OK, here is how to get a really cool tsuba and also get it thinner.
Get some nail polish. I like "red she said", but you can use any color that looks good on you

Clean the brass well and don't touch it with your bare hands any more than posible.
Paint a border around the tsuba with the nail polish. It should cover the outer rim and extend about 3/16" to 1/4" inward on the front and back. This will end up as a raised rim.
Paint the center around and through the ana. Make it cover the surface about 3/8" around it. This will make the seat for the blade/habaki and tsuka.
Make up some FC about 5:1 ratio.
Soak the tsuba in the FC for fifteen minutes. Check the progress every five minutes and rotate the tsuba 90 degrees each check. It should start to eat away the exposed surface. Rotation prevents the bubbles from making deep grooves as the piece etches. Every 15 minutes, rinse well, check the polish for any that is lifting, touch up if needed, and continue to etch until the center is eaten away to a sufficient depth. At the 15 minute checks, give it a quick scrub with an old toothbrush to get the oxides off before putting back in the tank.
A micrometer is good for checking the thickness.
Once it looks eaten away enough, clean well, use acetone to remove the polish, and then clean up the surface. I start with a brass wire brush, then sand the high spots with 400 grit, and from there go wherever I want to. Bead blasting or sandblasting can look good.
If the look or depth isn't where you want yet, just re-mask the center and and rim and do it all again until the desired effect is attained. Sometimes, when it is close to the final look, I take the polish off the rim so it gets an antique look, too.
You can polish, patina dark and old, hammer distress with a tiny peening hammer ( this looks very good), or put on a matte finish. Hammer finish is done with an 8oz ball peen with the ball re-ground to a truncated cone with a small round end. This will leave tiny round dimples. It takes a couple thousand blows to do the whole surface, but it goes fast and is fun. Go around the surface in a continuous circular and wandering pattern ( don't concentrate on one area) and slowly fill in the whole surface. Do the rim separately, if needed.
Another way to get a cool tsuba is to do the above, but before you start, drill random holes from 1/8" to 3/8" throughout the surface to be etched. This will end up eating into slightly irregular holes and can look like an ancient tsuba. Use a sharpie to mark the places before you start. This avoids getting them too close or clustered.

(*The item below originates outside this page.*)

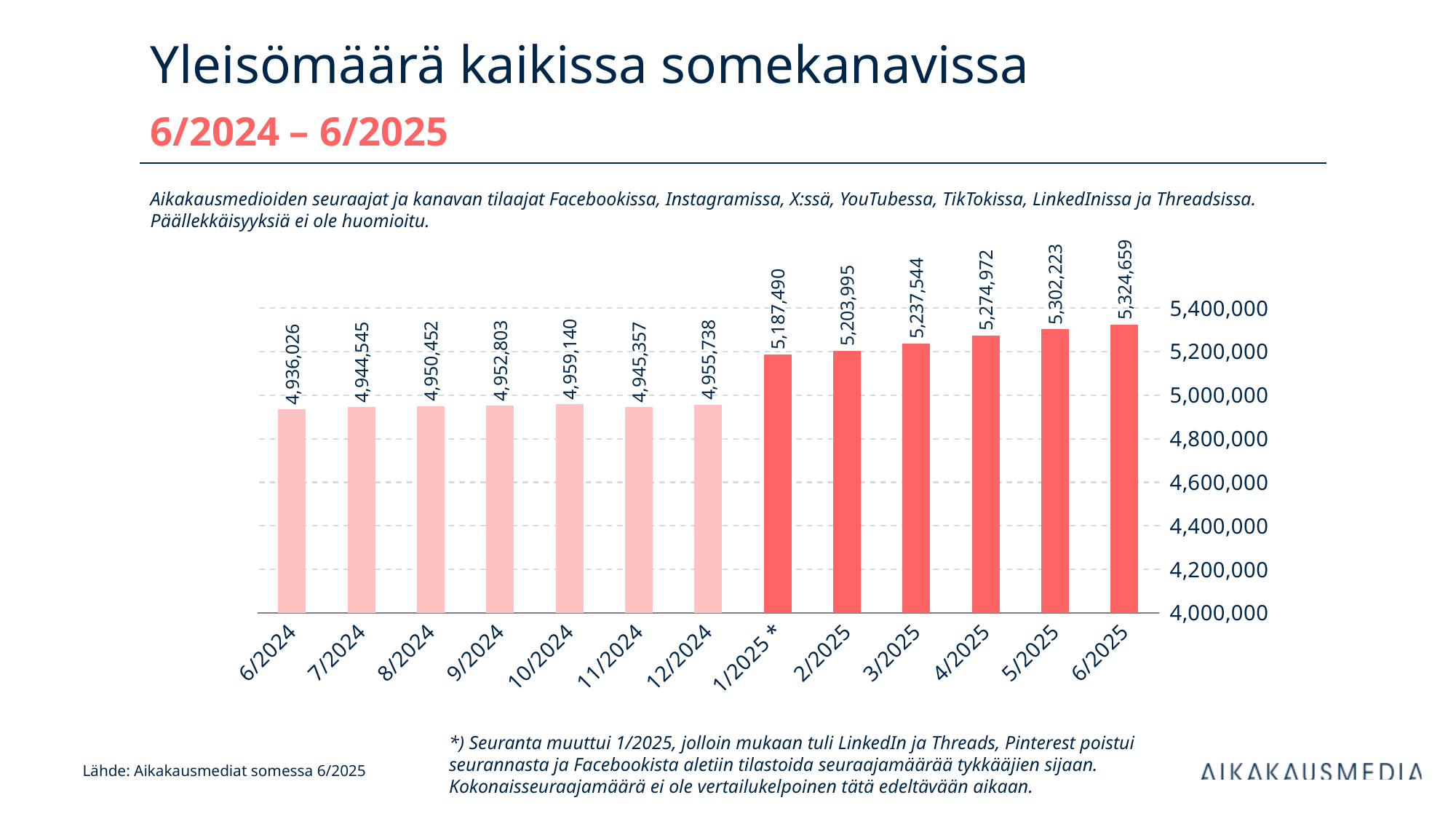
What is the difference between the values for 6/2025 and 6/2024? 388,633 Do the values generally rise or fall from 6/2024 to 6/2025? rise Is the value for 3/2025 greater or less than 5,200,000? greater What is the value for 1/2025 *? 5,187,490 Which month has the highest value? 6/2025 What is the difference between the values for 1/2025 * and 12/2024? 231,752 What is the value for 10/2024? 4,959,140 Which month has the lowest value? 6/2024 Which is larger, the value for 10/2024 or the value for 11/2024? 10/2024 How many months are shown on the x axis? 13 What is the value for 6/2025? 5,324,659 What kind of chart is shown on the slide? bar chart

The same thing can be done to make a zodiac tsuba. Mark and drill the star patterns for some or all of the zodiac or your favorite constellations ,,,, and etch away.

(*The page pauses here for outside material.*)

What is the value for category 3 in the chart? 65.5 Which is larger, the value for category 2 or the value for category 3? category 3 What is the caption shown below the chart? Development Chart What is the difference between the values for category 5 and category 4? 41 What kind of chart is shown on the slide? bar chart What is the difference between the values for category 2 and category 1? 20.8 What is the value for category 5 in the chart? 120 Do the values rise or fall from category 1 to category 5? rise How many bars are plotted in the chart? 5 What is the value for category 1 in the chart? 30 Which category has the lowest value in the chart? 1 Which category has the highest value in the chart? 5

Other shapes can be sawn with a jewelers saw and then etched. Tree shapes are excellent.
The etching is slower, but the same technique can be dome with steel tsuba. Using aqua regia makes the etch faster.
The FC used for brass/copper will be no good for etching blades, but can put in a bottle and marked "COPPER" and kept for doing copper and brass. If you use it for steel it will auto-plate the copper on the blade and make weird colors.
The position in the etch tank will determine the look. If the tsuba is placed horizontal, the top and bottom will get a neat pebbly random look. I like this. It should be reversed top for bottom each 15 minute check.
Vertical hanging and regular rotation makes a different look. You can try several and see what you like.
It may be easier to etch the tsuba before the ana is cut. Just paint the area on the front ( or both sides) with a oval of nail polish sufficiently large to allow the ana and blade/habaki seat to stay unetched.